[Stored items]

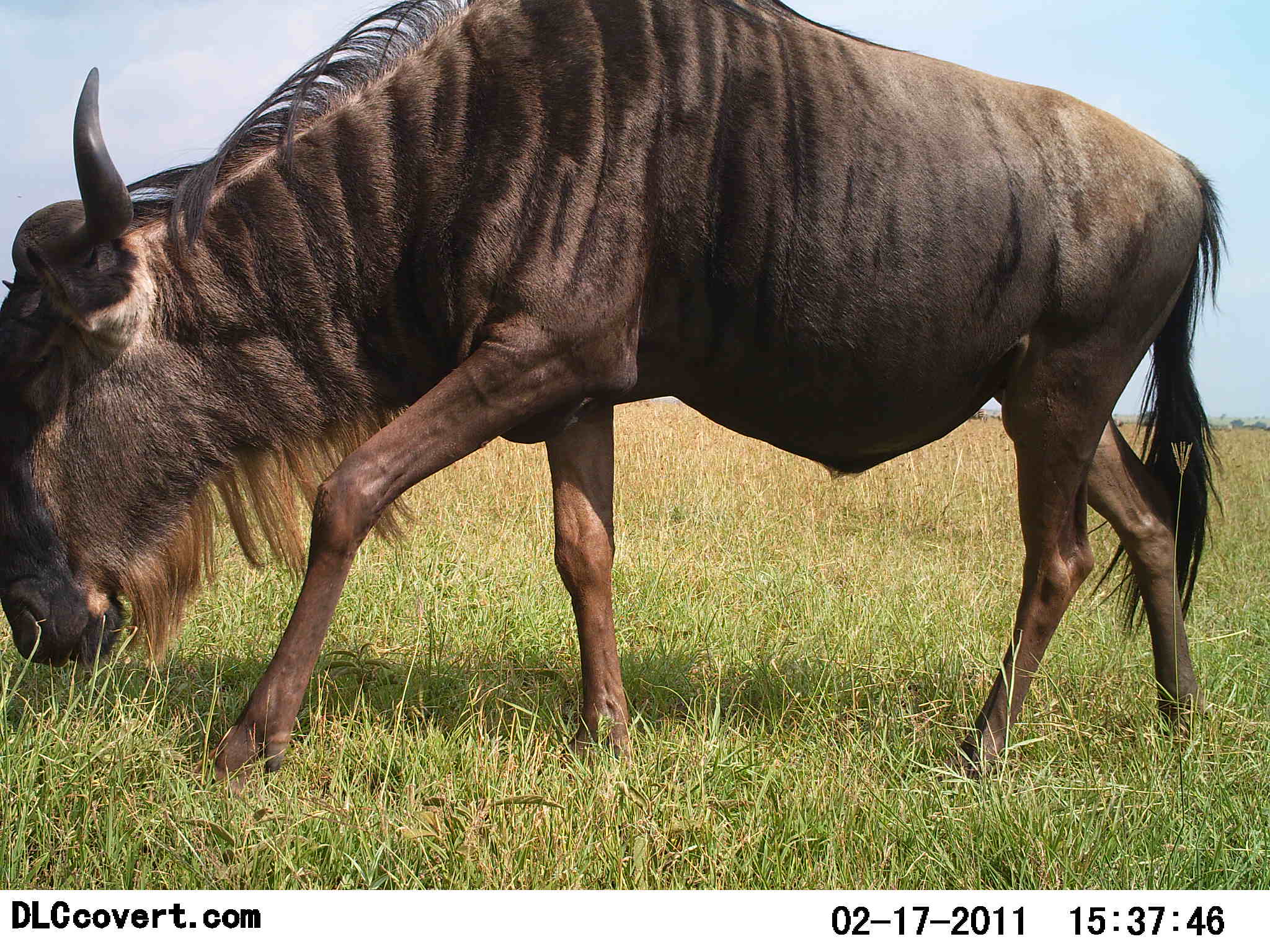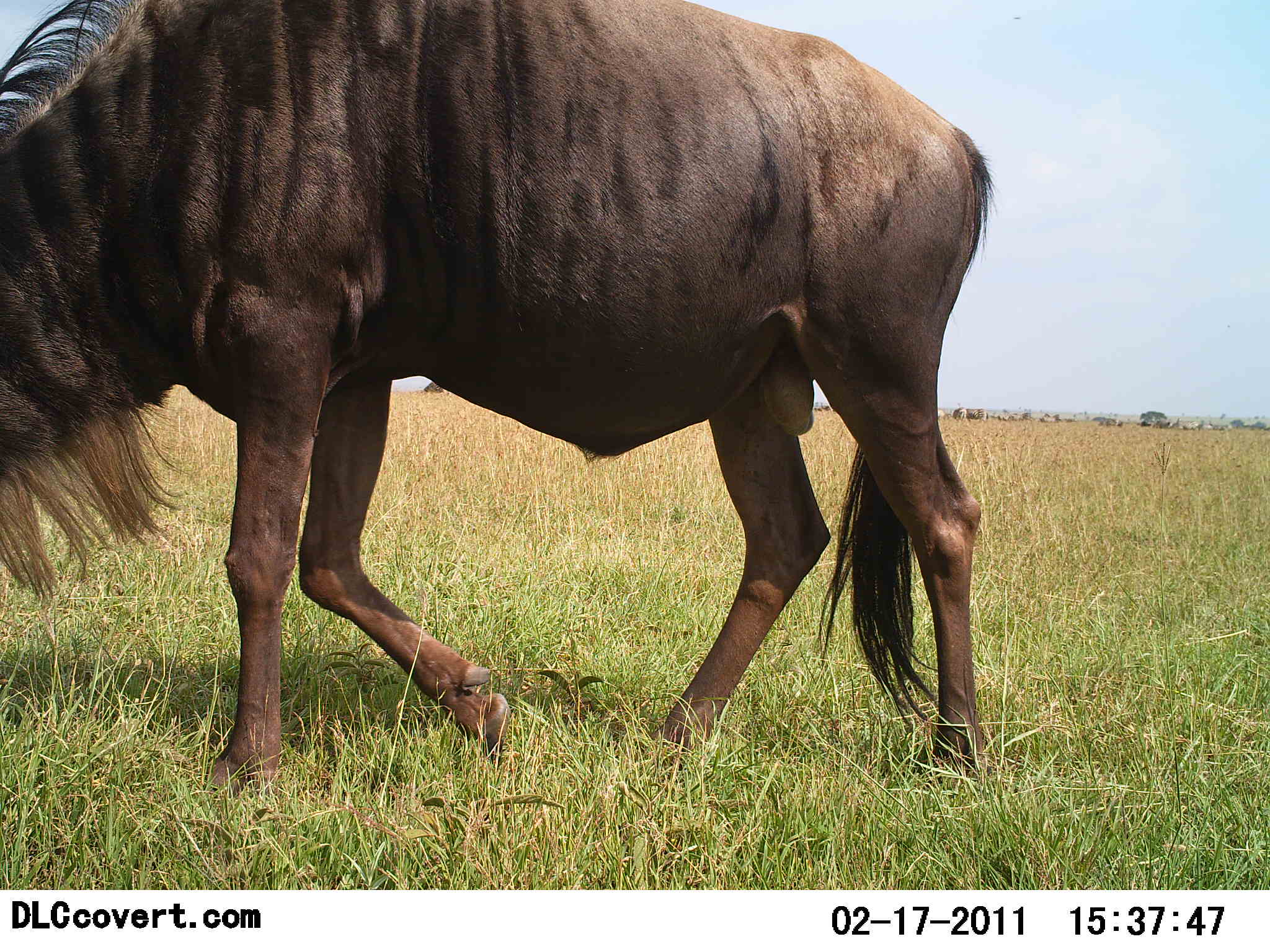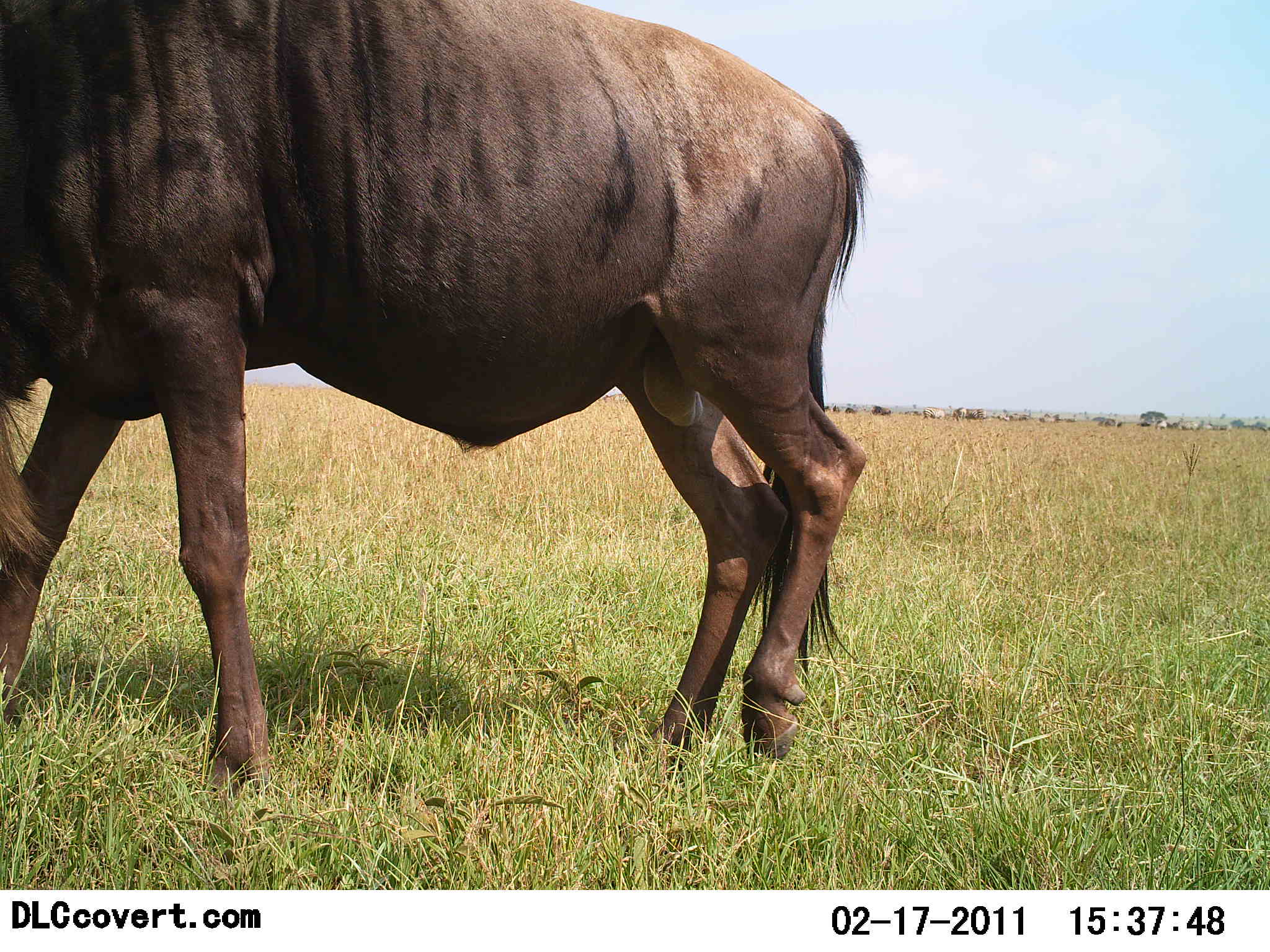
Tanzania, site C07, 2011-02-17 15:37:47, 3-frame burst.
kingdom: Animalia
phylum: Chordata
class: Mammalia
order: Artiodactyla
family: Bovidae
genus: Connochaetes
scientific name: Connochaetes taurinus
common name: blue wildebeest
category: wildebeest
Wildebeest (blue wildebeest) (Connochaetes taurinus), count 1. Behavior (volunteer vote fractions): standing 7%, resting 0%, moving 86%, interacting 0%. Young present (vote fraction): 0%. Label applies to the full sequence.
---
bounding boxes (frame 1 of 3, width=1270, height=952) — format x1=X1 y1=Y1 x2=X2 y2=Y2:
animal: x1=0 y1=0 x2=1229 y2=784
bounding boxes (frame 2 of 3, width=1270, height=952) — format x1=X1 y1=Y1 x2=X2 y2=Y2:
animal: x1=0 y1=0 x2=994 y2=713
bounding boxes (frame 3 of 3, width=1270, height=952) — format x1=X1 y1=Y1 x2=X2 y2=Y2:
animal: x1=0 y1=0 x2=868 y2=784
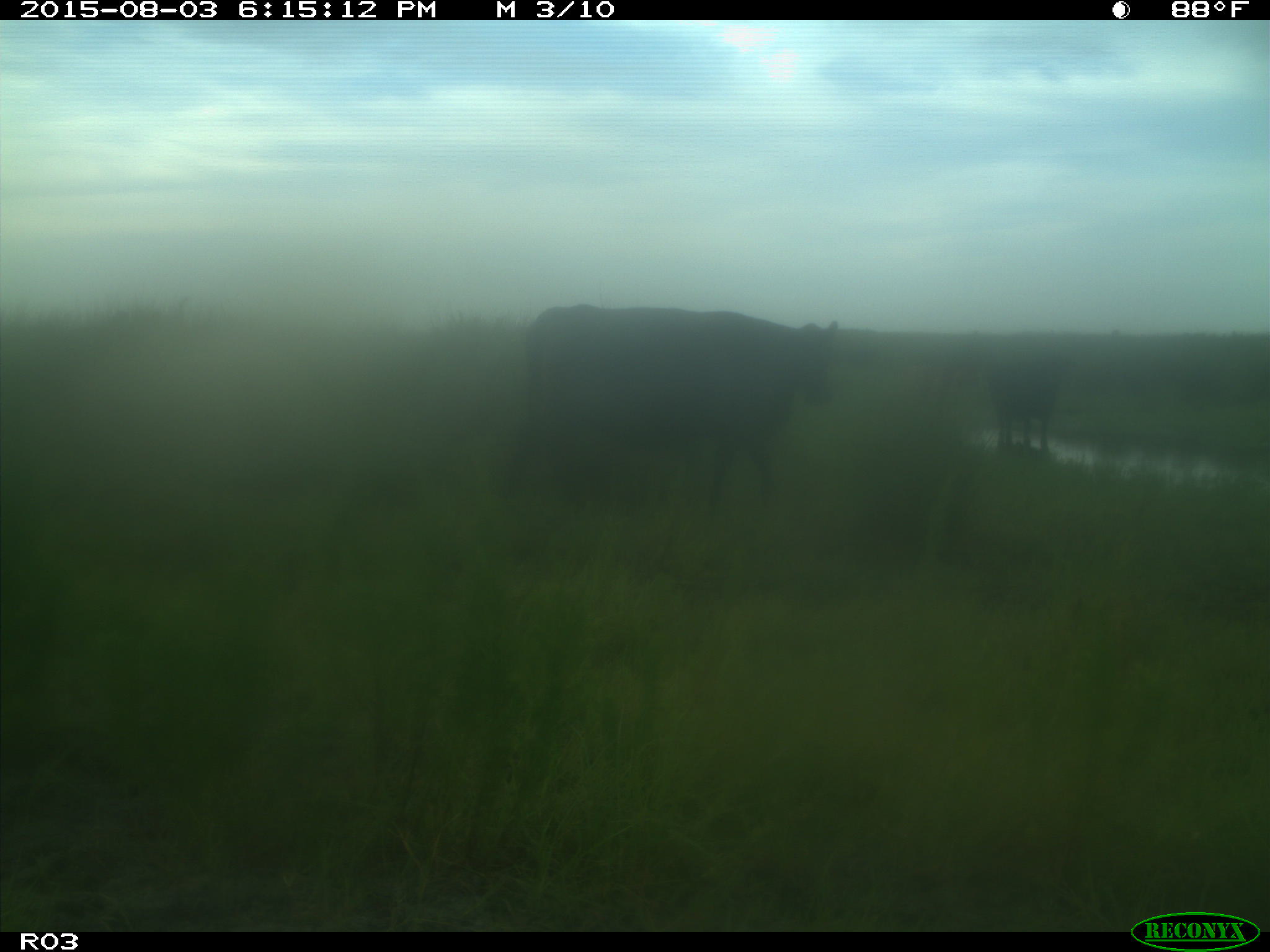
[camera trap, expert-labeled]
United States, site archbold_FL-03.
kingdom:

* _Requirement_: Starting at the line that contains "bounding boxes (frame 1" and ending with the last line of the data, transcribe every line exactly; skip the pictures.

* _Response to this task_:
bounding boxes (frame 1 of 3, width=1270, height=952) — format x1=X1 y1=Y1 x2=X2 y2=Y2:
animal: x1=0 y1=0 x2=1229 y2=784
bounding boxes (frame 2 of 3, width=1270, height=952) — format x1=X1 y1=Y1 x2=X2 y2=Y2:
animal: x1=0 y1=0 x2=994 y2=713
bounding boxes (frame 3 of 3, width=1270, height=952) — format x1=X1 y1=Y1 x2=X2 y2=Y2:
animal: x1=0 y1=0 x2=868 y2=784
[camera trap, expert-labeled]
United States, site archbold_FL-03.
kingdom:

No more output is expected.